Die eigenen zivilen Opfer sind die beste Propaganda der Partisanen, um die gegnerischen Soldaten und deren Zivilbevölkerung zu verunsichern und letztlich zum Abzug zu bewegen. Die Taliban können den Abzug der Bundeswehr und ihrer Partner nur politisch erzwingen. Dafür müssen sie die deutsche Gesellschaft und Politik verunsichern. Zivile Opfer durch eigene Soldaten verunsichern jede Heimatfront. Das setzt den politischen Prozess in Gang. An dessen Abschluss steht der Abzug. Die Taliban-Strategie geht auf, heftiger denn je wird über den Abzug aus Afghanistan diskutiert. (...)

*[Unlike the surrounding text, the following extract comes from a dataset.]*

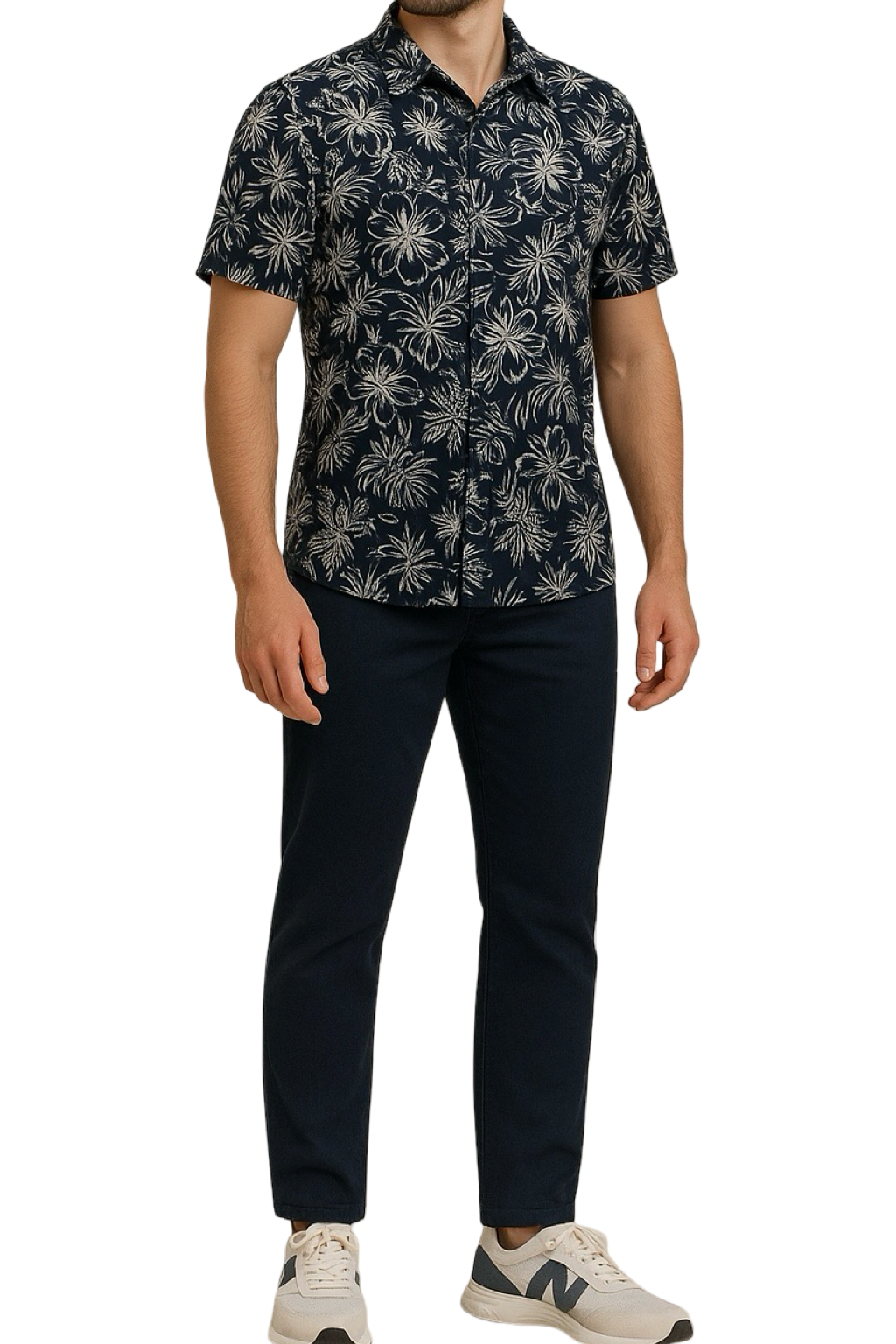 Camicia uomo Hawaiana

Das schlechte Image der Bundeswehr hängt damit zusammen, dass weder die deutsche Politik noch die Bundeswehrführung der deutschen Öffentlichkeit das Wesen des Partisanenkriegs erklärt hat - also den zynischen Missbrauch des eigenen Zivils durch Partisanen, hier also der Taliban."
(Welt Online, 26.11.2009)

Wolffsohn bedient sich des klassischen Arguments kolonialer Besatzungsmächte, um die Schuld der von ihnen begangenen Grausamkeiten dem gegen sie gerichteten Widerstand zulasten zu können. Seine politische Forderung, man müsse offen über die Erfordernisse der Aufstandsbekämpfung in Afghanistan sprechen, um die Absicht der Taliban zu vereiteln, meint nichts anderes, als das rücksichtslose Vorgehen gegen die Zivilbevölkerung zu legitimieren. Das wiederum folgt der eigenen militärischen Ratio, daß die Bevölkerung davon abgehalten werden soll, die aus ihren Reihen heraus gebildete und operierende Guerilla zu unterstützen.

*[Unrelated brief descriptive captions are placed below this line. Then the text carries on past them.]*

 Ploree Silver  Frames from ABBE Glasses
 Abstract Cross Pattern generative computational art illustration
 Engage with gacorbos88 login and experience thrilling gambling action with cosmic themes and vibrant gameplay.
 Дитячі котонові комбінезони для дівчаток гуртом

In Wolffsohns Sinne war die Entscheidung des Obersten Klein daher völlig legitim, nur wurde den Bundesbürgern nicht erklärt, wieso die Bombardierung ohne Vorwarnung hatte erfolgen müssen. Folgte die Bundesregierung seinem Ratschlag, dann entspräche die Kriegführung der Bundeswehr in Afghanistan dem Vorbild der US-Streitkräfte in Vietnam oder im Irak, wo der aggressive Waffengebrauch für ganze Städte oder Gebiete freigegeben wurde, weil man unterstellte, daß sich nur noch Aufständische in ihnen befänden.

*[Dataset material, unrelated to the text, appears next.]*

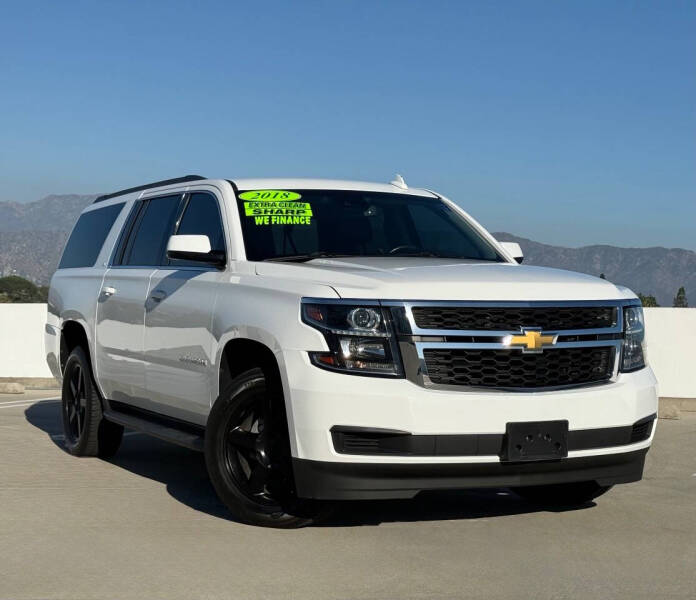 2018 Chevrolet Suburban LT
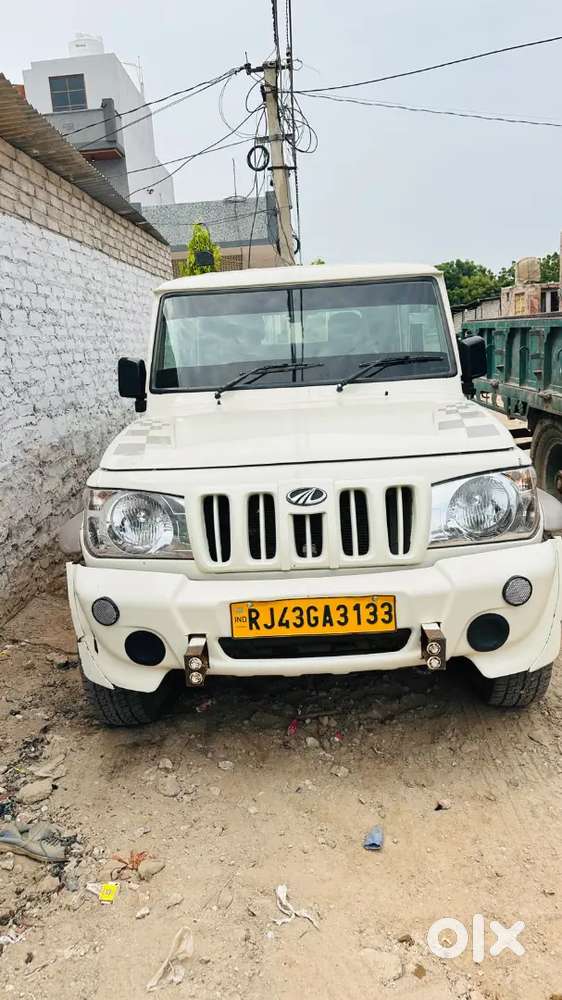 Mahindra Be 6 2018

Als auch in nichtkommerziellen Medien wie dem Deutschlandradio präsenter Kriegspropagandist fungiert Wolffsohn als Exponent jener Vernichtungslogik, deren mörderische Ratio im Fall der Bombardierung der Tanklaster nach wie vor dementiert wird. Bleibt die öffentliche Debatte auf dem Niveau einer parteipolitischen Manöverlage, die schlimmstenfalls dazu führt, daß Regierungspolitiker zurücktreten müssen, um anderen Bellizisten Platz zu machen, dann werden die Stimmen, die die Affäre als Folge des ungenügenden Einstehens für eine mit allen Mitteln den Sieg erzwingende Kriegführung darstellen, immer lauter werden.